Building an example `Dataset` and `DataLoader` with `NumPy`

For our data we'll first utilize TabularPandas for pre-processing. One potential is to use TabularPandas for pre-processing only, or to integrate NumPy directly into it

path = untar_data(URLs.ADULT_SAMPLE)
df = pd.read_csv(path/'adult.csv')
cat_names = ['workclass', 'education', 'marital-status', 'occupation', 'relationship', 'race']
cont_names = ['age', 'fnlwgt', 'education-num']
procs = [Categorify, FillMissing, Normalize]
y_names = 'salary'
splits = RandomSplitter()(range_of(df))

We'll still build our regular TabularPandas, as we haven't done any NumPy modifications yet

to = TabularPandas(df, procs=procs, cat_names=cat_names, cont_names=cont_names,
                   y_names=y_names, splits=splits)

class NumpyDataset[source]

NumpyDataset(to:TabularPandas)

A Numpy dataset object from TabularPandas

ds = NumpyDataset(to)
ds.bs = 3
a,b,c = ds[[0]]
test_eq(len(a), 3)

class NumpyDataLoader[source]

NumpyDataLoader(dataset, bs=1, **kwargs) :: DataLoader

Inherit from this to have all attr accesses in self._xtra passed down to self.default

dl = NumpyDataLoader(ds, bs=3)
batch = next(iter(dl))
test_eq(len(dl), len(ds)//3+1)

NumpyDataLoader.shuffle_fn[source]

NumpyDataLoader.shuffle_fn(x:NumpyDataLoader)
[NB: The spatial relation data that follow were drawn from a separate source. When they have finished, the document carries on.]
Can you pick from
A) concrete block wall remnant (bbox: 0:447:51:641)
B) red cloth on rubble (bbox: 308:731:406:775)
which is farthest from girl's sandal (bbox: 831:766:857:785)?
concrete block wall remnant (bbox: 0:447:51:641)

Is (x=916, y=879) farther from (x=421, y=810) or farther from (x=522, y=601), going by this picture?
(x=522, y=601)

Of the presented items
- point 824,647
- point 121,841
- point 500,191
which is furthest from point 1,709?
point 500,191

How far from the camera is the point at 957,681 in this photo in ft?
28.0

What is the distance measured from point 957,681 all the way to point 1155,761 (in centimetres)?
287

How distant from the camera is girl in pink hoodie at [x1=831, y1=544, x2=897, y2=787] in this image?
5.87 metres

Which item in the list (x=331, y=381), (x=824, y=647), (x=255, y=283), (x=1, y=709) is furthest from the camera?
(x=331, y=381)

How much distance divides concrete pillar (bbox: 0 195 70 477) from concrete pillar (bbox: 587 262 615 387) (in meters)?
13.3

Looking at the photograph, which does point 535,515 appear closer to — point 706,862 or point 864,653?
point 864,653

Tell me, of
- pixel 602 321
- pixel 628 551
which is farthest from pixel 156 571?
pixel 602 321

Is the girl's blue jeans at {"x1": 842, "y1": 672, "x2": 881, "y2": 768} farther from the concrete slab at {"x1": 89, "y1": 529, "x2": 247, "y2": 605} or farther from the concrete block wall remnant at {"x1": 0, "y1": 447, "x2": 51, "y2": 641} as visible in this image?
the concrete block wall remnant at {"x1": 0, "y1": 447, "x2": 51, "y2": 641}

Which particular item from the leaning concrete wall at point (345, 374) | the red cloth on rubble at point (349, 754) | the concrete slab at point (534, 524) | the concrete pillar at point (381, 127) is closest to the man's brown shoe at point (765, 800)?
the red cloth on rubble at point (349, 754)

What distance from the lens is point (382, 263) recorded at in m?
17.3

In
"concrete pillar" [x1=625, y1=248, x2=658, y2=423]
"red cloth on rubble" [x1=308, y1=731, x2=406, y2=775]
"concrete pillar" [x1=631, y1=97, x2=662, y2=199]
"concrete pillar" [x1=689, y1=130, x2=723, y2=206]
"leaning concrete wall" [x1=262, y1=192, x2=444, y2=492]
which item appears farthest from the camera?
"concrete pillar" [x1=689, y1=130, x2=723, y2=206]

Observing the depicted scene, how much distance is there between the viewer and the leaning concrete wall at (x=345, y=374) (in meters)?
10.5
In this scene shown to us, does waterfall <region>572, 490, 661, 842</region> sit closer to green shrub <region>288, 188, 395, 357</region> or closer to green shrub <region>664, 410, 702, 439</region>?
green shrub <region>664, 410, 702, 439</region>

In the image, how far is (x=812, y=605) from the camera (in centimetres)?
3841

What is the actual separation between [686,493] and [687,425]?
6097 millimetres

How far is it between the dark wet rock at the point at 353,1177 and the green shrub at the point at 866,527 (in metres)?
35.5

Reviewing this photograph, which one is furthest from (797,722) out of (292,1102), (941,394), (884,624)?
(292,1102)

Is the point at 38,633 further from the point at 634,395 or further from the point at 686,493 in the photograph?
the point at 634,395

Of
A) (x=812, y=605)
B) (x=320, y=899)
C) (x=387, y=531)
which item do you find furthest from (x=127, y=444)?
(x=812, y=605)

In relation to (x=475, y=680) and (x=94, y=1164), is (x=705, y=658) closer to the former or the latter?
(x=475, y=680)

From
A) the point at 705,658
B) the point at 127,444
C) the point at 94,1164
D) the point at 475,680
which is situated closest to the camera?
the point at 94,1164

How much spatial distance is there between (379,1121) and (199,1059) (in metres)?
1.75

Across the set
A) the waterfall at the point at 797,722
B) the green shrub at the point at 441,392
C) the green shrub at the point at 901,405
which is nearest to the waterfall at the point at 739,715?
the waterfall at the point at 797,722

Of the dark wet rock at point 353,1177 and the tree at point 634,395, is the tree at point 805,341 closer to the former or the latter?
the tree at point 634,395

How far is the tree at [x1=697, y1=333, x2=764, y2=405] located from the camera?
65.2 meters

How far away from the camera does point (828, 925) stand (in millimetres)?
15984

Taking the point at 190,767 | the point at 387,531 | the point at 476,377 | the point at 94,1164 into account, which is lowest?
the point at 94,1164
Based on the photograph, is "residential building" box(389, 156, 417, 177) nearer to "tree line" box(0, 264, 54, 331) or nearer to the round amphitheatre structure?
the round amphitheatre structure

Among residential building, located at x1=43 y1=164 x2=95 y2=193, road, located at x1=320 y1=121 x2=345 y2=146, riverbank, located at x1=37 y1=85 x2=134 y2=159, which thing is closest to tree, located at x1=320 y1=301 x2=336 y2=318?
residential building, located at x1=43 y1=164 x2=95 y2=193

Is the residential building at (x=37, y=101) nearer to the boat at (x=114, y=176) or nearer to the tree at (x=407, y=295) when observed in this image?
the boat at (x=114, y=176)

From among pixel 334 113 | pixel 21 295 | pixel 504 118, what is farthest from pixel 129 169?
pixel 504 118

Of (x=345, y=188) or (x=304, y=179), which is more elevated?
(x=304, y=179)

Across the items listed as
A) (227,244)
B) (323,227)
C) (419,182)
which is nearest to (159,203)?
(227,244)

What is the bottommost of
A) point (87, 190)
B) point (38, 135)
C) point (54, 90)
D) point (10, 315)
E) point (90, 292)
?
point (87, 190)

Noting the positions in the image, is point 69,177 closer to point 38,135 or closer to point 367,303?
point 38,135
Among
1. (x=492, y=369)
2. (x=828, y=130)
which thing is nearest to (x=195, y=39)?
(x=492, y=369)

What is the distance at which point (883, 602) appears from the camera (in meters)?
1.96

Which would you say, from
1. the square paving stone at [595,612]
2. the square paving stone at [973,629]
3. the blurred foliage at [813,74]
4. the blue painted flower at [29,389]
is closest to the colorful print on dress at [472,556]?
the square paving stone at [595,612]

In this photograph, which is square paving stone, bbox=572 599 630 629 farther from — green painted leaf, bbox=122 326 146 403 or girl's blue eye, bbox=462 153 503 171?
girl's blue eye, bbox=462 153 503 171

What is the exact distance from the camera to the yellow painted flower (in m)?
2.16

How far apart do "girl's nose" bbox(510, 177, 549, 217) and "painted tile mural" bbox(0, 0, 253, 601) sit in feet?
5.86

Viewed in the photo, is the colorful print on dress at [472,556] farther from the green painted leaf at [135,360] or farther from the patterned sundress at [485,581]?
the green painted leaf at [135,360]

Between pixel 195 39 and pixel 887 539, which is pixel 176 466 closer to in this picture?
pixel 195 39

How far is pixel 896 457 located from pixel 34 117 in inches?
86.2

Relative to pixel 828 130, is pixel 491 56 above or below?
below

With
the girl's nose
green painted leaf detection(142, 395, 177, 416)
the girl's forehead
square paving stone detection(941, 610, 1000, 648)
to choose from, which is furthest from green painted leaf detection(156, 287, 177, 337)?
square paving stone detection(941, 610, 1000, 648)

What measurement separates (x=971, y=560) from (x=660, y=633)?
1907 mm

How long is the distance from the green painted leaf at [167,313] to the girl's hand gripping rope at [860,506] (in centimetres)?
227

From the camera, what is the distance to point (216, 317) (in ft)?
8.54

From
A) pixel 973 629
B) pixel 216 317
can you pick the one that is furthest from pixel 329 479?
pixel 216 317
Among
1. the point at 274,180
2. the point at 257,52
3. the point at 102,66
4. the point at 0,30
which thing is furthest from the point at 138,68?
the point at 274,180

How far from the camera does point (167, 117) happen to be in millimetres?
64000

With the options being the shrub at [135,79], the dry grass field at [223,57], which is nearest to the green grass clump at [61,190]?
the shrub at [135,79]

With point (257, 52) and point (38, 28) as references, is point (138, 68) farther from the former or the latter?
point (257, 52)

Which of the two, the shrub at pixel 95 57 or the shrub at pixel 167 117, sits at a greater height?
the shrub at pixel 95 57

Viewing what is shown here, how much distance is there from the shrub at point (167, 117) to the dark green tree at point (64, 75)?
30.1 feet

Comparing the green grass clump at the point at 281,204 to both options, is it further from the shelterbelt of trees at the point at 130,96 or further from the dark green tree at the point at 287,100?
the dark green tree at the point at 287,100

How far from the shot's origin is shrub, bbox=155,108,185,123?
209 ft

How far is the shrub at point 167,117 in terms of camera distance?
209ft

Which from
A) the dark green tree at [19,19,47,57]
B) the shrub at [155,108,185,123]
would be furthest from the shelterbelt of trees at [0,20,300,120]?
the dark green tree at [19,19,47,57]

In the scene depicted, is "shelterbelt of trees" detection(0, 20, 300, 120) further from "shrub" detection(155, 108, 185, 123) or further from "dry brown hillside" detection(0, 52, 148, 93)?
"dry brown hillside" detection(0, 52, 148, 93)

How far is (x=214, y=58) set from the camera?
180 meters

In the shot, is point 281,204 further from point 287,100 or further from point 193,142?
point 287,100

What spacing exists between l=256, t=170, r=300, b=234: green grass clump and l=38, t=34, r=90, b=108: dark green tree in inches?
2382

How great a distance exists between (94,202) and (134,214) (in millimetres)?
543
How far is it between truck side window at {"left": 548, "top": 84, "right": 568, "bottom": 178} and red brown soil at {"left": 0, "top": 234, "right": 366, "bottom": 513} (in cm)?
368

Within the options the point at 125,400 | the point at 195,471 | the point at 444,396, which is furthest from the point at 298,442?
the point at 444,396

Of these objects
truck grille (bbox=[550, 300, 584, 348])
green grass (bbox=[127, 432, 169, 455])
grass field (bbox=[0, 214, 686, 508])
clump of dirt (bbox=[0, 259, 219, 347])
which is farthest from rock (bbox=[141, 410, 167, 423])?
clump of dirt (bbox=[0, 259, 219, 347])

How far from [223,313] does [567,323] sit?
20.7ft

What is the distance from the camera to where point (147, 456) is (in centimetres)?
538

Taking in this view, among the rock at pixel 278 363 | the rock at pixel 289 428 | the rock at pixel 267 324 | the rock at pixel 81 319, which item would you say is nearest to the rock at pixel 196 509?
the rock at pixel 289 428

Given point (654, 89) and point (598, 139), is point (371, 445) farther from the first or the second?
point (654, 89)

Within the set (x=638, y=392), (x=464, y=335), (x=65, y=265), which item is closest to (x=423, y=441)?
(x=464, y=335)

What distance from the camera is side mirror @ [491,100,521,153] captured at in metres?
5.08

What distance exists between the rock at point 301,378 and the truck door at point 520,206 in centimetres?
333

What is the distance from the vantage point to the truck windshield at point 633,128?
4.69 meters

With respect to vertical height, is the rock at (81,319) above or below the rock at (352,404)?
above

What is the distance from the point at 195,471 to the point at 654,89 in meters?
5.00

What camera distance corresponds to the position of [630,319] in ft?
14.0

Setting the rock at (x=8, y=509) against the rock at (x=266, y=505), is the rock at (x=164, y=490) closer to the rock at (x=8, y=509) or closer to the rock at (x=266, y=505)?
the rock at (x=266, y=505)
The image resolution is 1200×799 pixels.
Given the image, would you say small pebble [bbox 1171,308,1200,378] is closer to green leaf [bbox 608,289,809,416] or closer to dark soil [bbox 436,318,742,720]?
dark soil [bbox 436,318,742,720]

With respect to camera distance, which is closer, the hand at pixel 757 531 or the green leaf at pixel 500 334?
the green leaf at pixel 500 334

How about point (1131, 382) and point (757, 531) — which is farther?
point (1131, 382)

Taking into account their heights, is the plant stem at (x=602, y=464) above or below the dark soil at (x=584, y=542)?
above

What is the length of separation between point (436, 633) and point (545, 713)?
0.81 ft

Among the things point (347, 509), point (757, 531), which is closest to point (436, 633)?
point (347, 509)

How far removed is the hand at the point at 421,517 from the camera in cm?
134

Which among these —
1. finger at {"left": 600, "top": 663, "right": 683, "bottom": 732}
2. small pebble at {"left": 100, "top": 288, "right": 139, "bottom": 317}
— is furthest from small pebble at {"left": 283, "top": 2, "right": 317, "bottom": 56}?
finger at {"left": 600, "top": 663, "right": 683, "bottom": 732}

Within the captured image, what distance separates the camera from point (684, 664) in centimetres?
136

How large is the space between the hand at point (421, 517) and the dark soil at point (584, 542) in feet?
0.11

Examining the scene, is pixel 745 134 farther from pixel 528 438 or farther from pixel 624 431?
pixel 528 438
Shuffle the interior dataset

NumpyDataLoader.get_idxs[source]

NumpyDataLoader.get_idxs(x:NumpyDataLoader)

Get index's to select

To ensure that we still see an improvement, we'll compare timings

train_ds = NumpyDataset(to.train)
valid_ds = NumpyDataset(to.valid)
train_dl = NumpyDataLoader(train_ds, bs=64, shuffle=True, drop_last=True)
valid_dl = NumpyDataLoader(valid_ds, bs=64)
dls = to.dataloaders(bs=64)
%%timeit
# Numpy
for _ in train_dl: pass
31.2 ms ± 35.8 µs per loop (mean ± std. dev. of 7 runs, 10 loops each)
%%timeit
# fastai
for _ in dls[0]: pass
1.02 s ± 784 µs per loop (mean ± std. dev. of 7 runs, 1 loop each)
%%timeit
# Numpy
for _ in valid_dl: pass
7.35 ms ± 12.8 µs per loop (mean ± std. dev. of 7 runs, 100 loops each)
%%timeit
# fastai
for _ in dls[1]: pass
250 ms ± 1.24 ms per loop (mean ± std. dev. of 7 runs, 1 loop each)

class NumpyDataLoaders[source]

NumpyDataLoaders(to, bs=64, val_bs=None, shuffle_train=True, device='cpu', **kwargs) :: DataLoaders

Basic wrapper around several DataLoaders.